**TEXT SHOWN:**
┄┄┄┄┄┄

Who Is Javokhir Sindarov? The 20-Year-Old From Tashkent About to Earn a Shot at Gukesh

By ChessGrandMonkey9 min read

Friday in Pegeia is quiet. The players at the 2026 Candidates Tournament are resting before Saturday's Round 11 restart. Six of them are doing the usual rest-day things: reviewing their own games, working with their seconds, checking pairings, trying not to think about standings. Javokhir Sindarov is doing the same, except his standings currently read 8/10, two full points clear of the field, with four rounds to play and a six-win record that no player has matched in the modern Candidates format.

He is 20 years old. He is making his Candidates debut. He is, on current evidence, about to win it.

If you have not been paying attention to chess until this week, you are probably wondering who this kid is and where he came from. Here is the answer.

A Grandmaster at 12, a National Champion at 13

Javokhir Sindarov was born in Tashkent in 2005. Uzbekistan had just produced its first world champion the year before, when Rustam Kasimdzhanov won the 2004 FIDE knockout title. The country's sports ministry responded by investing heavily in chess infrastructure: federation budgets, coaching, training camps, junior scholarships. That investment produced a generation. Sindarov is one of the two most visible faces of it.

He earned the grandmaster title at 12 years, 10 months and 8 days. At the time of writing, only four players in history have ever made GM younger: Sergey Karjakin, Gukesh Dommaraju, Abhimanyu Mishra and Praggnanandhaa. That is it. That is the list. Three of those four are now in or approaching the absolute top of world chess, and one of them, Gukesh, is the world champion Sindarov is trying to earn the right to play.

A year after his GM title, Sindarov became one of the youngest national champions in Uzbek chess history. He joined the senior national team as a teenager. In 2022, at 16, he was part of the squad that won gold at the Chennai Chess Olympiad, an event that effectively announced Uzbekistan as a chess superpower. His teammate on that squad, Nodirbek Abdusattorov, is now world number four. The two of them were, as the US sports cliche goes, rookies on a team of rookies. They won anyway.

┄┄┄┄┄┄

**WRITTEN PROBLEM A:**
Reproduce the article on Javokhir Sindarov above in full, word for word.

[Records of spatial reasoning questions]

┄┄┄┄┄┄

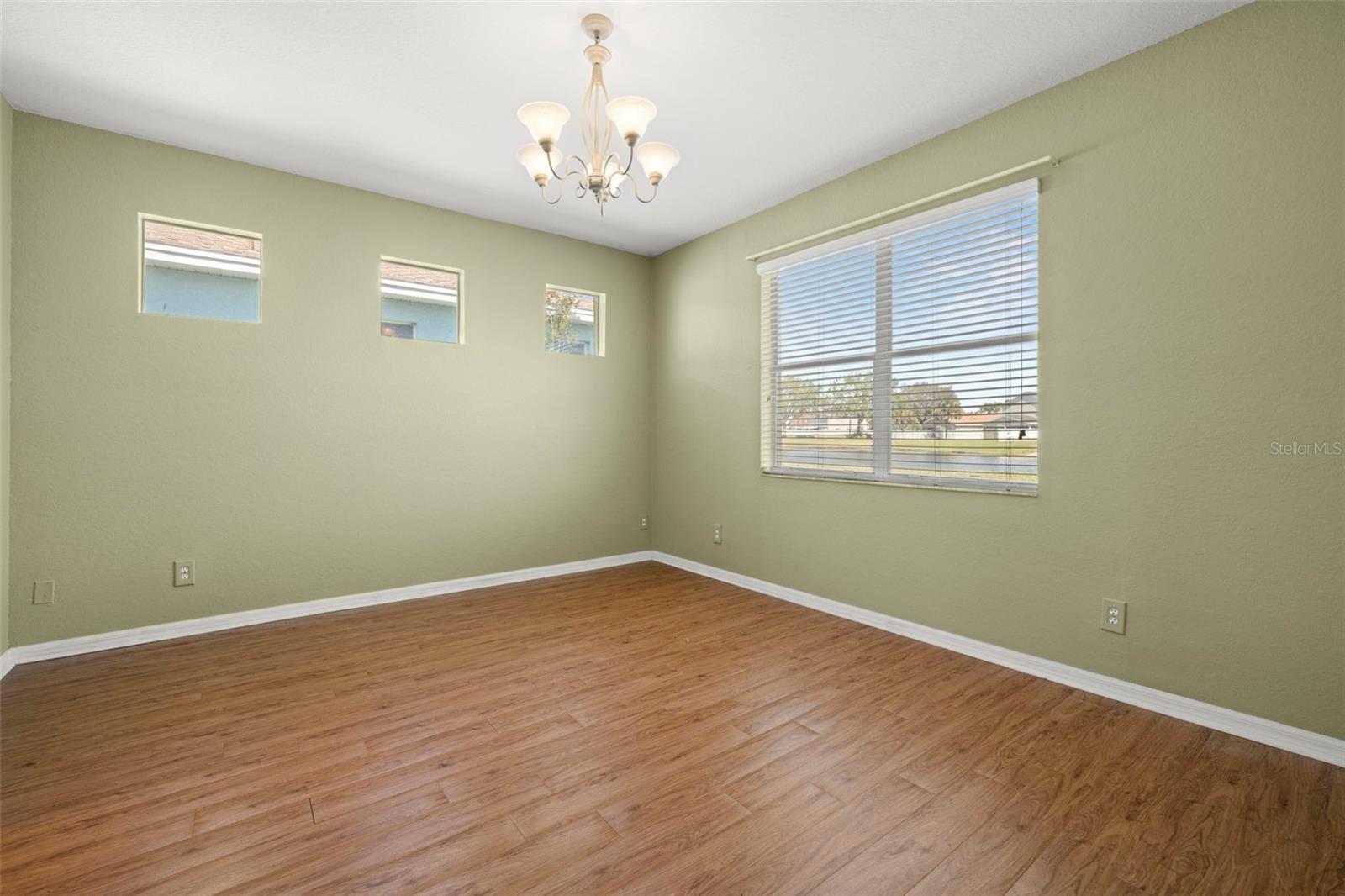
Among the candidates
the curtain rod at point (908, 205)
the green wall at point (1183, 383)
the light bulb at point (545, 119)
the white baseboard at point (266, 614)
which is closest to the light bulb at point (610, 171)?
the light bulb at point (545, 119)

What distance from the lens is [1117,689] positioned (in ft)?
8.48

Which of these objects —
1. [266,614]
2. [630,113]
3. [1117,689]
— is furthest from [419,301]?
[1117,689]

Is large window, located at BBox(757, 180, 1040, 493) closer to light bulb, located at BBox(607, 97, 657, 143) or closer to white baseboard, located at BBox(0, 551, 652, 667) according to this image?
light bulb, located at BBox(607, 97, 657, 143)

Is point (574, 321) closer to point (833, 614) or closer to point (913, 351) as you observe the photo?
point (913, 351)

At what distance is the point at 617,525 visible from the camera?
526 centimetres

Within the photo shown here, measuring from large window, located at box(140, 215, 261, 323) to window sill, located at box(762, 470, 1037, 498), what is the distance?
3.55 m

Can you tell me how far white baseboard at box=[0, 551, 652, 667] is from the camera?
3.04 meters

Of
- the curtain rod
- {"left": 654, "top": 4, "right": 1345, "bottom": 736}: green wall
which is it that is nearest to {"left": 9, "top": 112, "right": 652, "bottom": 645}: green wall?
the curtain rod

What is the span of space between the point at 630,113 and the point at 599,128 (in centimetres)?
97

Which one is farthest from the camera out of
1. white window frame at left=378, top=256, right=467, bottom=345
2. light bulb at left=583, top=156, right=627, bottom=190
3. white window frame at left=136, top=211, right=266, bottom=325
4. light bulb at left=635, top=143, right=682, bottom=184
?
white window frame at left=378, top=256, right=467, bottom=345

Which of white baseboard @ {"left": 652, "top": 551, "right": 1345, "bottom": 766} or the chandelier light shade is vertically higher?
the chandelier light shade

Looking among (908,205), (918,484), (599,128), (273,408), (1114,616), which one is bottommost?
(1114,616)

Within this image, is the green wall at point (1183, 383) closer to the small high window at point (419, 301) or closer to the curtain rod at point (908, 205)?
the curtain rod at point (908, 205)

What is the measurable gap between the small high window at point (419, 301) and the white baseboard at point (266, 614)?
179cm
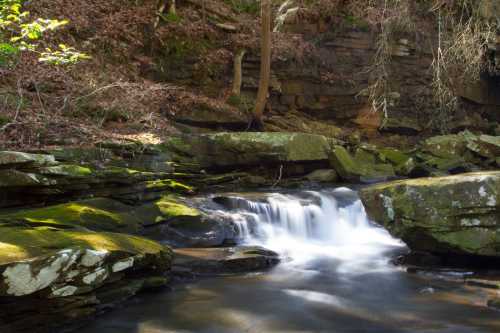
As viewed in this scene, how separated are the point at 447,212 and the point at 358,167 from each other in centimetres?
729

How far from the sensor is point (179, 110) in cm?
1480

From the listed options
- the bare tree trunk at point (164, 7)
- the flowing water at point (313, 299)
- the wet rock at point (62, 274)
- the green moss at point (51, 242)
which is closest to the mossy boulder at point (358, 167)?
the flowing water at point (313, 299)

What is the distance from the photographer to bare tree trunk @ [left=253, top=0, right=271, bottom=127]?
1425 centimetres

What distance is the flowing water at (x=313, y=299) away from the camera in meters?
4.97

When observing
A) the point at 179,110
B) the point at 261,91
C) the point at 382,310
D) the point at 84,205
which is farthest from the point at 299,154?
the point at 382,310

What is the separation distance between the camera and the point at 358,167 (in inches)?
546

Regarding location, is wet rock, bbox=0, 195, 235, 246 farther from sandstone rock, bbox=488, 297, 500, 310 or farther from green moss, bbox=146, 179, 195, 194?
sandstone rock, bbox=488, 297, 500, 310

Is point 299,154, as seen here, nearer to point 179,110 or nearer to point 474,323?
point 179,110

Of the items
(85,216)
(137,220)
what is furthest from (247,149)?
(85,216)

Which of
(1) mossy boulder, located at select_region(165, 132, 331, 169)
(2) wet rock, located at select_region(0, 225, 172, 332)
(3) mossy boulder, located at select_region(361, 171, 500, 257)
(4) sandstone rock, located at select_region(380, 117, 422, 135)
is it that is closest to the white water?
(3) mossy boulder, located at select_region(361, 171, 500, 257)

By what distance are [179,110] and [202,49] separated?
10.5 feet

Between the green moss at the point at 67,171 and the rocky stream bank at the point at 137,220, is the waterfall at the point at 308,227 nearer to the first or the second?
the rocky stream bank at the point at 137,220

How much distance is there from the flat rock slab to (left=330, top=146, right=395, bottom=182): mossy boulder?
6373mm

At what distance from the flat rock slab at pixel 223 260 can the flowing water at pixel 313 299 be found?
199mm
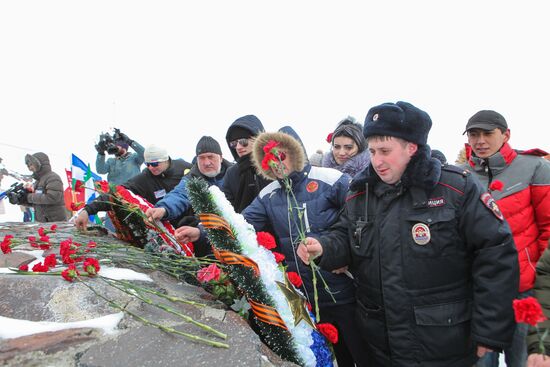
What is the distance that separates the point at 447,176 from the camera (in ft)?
5.73

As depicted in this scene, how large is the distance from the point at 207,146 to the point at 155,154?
75 cm

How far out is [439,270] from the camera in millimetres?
1688

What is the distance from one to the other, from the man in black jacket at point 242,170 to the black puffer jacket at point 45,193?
12.9ft

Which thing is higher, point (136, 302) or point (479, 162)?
point (479, 162)

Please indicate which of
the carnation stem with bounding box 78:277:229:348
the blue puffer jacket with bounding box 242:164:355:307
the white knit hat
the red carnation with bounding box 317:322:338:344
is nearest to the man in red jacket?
the blue puffer jacket with bounding box 242:164:355:307

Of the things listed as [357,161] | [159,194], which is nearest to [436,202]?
[357,161]

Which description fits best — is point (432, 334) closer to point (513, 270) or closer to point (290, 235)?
point (513, 270)

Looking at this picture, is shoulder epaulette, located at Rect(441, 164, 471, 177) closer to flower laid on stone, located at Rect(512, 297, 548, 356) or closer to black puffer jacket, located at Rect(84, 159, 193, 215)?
flower laid on stone, located at Rect(512, 297, 548, 356)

┄┄┄┄┄┄

**WRITTEN PROBLEM B:**
In the entries, starting at the line that contains "Of the things" and ending at the last line of the entries, replace "closer" with "nearer" and leave everything else unchanged. Return only those lines.

**TASK ANSWER A:**
Who Is Javokhir Sindarov? The 20-Year-Old From Tashkent About to Earn a Shot at Gukesh

By ChessGrandMonkey9 min read

Friday in Pegeia is quiet. The players at the 2026 Candidates Tournament are resting before Saturday's Round 11 restart. Six of them are doing the usual rest-day things: reviewing their own games, working with their seconds, checking pairings, trying not to think about standings. Javokhir Sindarov is doing the same, except his standings currently read 8/10, two full points clear of the field, with four rounds to play and a six-win record that no player has matched in the modern Candidates format.

He is 20 years old. He is making his Candidates debut. He is, on current evidence, about to win it.

If you have not been paying attention to chess until this week, you are probably wondering who this kid is and where he came from. Here is the answer.

A Grandmaster at 12, a National Champion at 13

Javokhir Sindarov was born in Tashkent in 2005. Uzbekistan had just produced its first world champion the year before, when Rustam Kasimdzhanov won the 2004 FIDE knockout title. The country's sports ministry responded by investing heavily in chess infrastructure: federation budgets, coaching, training camps, junior scholarships. That investment produced a generation. Sindarov is one of the two most visible faces of it.

He earned the grandmaster title at 12 years, 10 months and 8 days. At the time of writing, only four players in history have ever made GM younger: Sergey Karjakin, Gukesh Dommaraju, Abhimanyu Mishra and Praggnanandhaa. That is it. That is the list. Three of those four are now in or approaching the absolute top of world chess, and one of them, Gukesh, is the world champion Sindarov is trying to earn the right to play.

A year after his GM title, Sindarov became one of the youngest national champions in Uzbek chess history. He joined the senior national team as a teenager. In 2022, at 16, he was part of the squad that won gold at the Chennai Chess Olympiad, an event that effectively announced Uzbekistan as a chess superpower. His teammate on that squad, Nodirbek Abdusattorov, is now world number four. The two of them were, as the US sports cliche goes, rookies on a team of rookies. They won anyway.

**TASK ANSWER B:**
Of the things listed as [357,161] | [159,194], which is nearest to [436,202]?
[357,161]

Which description fits best — is point (432, 334) nearer to point (513, 270) or nearer to point (290, 235)?
point (513, 270)

Looking at this picture, is shoulder epaulette, located at Rect(441, 164, 471, 177) nearer to flower laid on stone, located at Rect(512, 297, 548, 356) or nearer to black puffer jacket, located at Rect(84, 159, 193, 215)?
flower laid on stone, located at Rect(512, 297, 548, 356)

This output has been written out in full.